Federal authorities are investigating
Under Armor Inc.
Accounting practices in a study examining whether a sportswear manufacturer has shifted sales from quarter to quarter to look healthier to people familiar with the matter.
As part of a probe that was not made public, investigators questioned people. in Baltimore, where the company is based, as recently as last week, one of the people said.
Justice Department prosecutors are conducting a criminal investigation into the matter in coordination with civilian investigators at the Securities and Exchange Commission, said another person.
Under armor said he was cooperating with the SEC Department of Justice. "The company began responding in July 201
Ministry of Justice and SEC spokesmen declined comment.
When examining what are known as revenue recognition practices, authorities usually focus on whether companies record revenue before it is earned or deferring cost dates to make profits stronger, among other possible contraventions.
The company, which should report its third quarter results on Monday, restructured its operations and struggled with weak sales over the past two years. By then, it was among the fastest growing apparel manufacturers, taking 26 straight quarters with the fewest 20% annual revenue growth.
This series ended abruptly when Under Armor missed its sales targets in the last quarter of 2016. On January 31, 2017, the company's stock plummeted after reporting 12% sales growth during the holiday quarter and lowering its forecast for growth for next year. On that day, Under Armor also stated that its then head of funding was leaving after a year of work.
At that time the founder, chairman and CEO
attributed the slowdown to fewer shopper visits, the company's product range and changes in the sportswear industry, including the bankruptcies of retailers such as Sports Authority Inc. Mr Planck moves to restructure operations, cutting jobs and hiring an outsider,
Under the armor were three chief financial officers from 2016 to 2017.

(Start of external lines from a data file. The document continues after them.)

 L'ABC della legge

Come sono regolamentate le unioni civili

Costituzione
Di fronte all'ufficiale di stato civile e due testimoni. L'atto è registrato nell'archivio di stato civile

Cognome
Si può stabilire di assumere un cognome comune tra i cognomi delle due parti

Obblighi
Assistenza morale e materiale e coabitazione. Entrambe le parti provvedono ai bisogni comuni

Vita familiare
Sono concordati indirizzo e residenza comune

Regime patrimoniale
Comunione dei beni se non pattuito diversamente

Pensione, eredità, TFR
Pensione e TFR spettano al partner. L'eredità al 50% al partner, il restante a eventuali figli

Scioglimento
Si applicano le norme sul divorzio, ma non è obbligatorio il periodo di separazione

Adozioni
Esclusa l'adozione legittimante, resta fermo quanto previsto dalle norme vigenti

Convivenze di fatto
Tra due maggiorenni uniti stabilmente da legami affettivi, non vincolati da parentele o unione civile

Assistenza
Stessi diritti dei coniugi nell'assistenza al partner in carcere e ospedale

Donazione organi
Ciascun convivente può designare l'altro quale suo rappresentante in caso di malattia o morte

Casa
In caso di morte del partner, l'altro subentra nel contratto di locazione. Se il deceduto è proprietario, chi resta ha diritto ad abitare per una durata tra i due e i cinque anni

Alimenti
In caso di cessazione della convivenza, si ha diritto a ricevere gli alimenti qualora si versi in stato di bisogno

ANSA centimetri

who has been CFO since 2008, left the company in February 2016.
Former CEO of PetSmart Inc., took over but remained one year on the job. At the time, the gun indicated unspecified personal reasons for leaving it.
was named acting finance manager in February 2017 after the company announced its missed quarterly sales and the release of Mr Molloy. Mr. Bergman, who has worked at Under Armor since 2004 in various financial roles, was appointed Permanent Chief Financial Officer in December 2017.
Masters. Dickerson, Molloy and Bergman did not respond to requests for comment Sunday.
The slower growth, coupled with some unexpected declines in quarterly earnings, has raised concerns about Under Armor's ability to continue to gain market share from
, Class A shares of the company, which once traded above $ 40, closed at $ 21.14 on Friday.
Last month, the company announced that Mr. Planck stepped down as CEO on January 1, after more than 20 years in the role. Mr. Planck plans to remain with the company as CEO and Head of Brand, and Mr. Frisco will take over as CEO and continue to report to Mr. Planck.
Mr. Planck, a former University of Maryland football player, founded Under Armor in his grandmother's basement with sweat-clad clothing. Over time, he added new products and hit endorsements with athletes, including an NBA star
building the company into a global brand with about $ 5 billion in annual sales.
In recent years, the company has refocused on performance apparel, but continues to struggle in its domestic market. During its second fiscal quarter, Under Armor reported a 3% drop in North American sales and said it expects them to decline year-round. Analysts expect total sales of $ 1.41 billion in the third quarter, compared to $ 1.44 billion for the same period last year.
Like many companies, Under Armor has faced complaints from current and former employees about its culture, including spending club visits and inappropriate executives' behavior, The Journal reported. Mr Planck spoke openly about Armor's shortcomings, promised to make improvements and replace some senior executives.
When announcing plans to hand over the title to CEO, the 47-year-old billionaire said the decision was part of the company's long-term succession planning.
—Dave Michaels contributed to this article.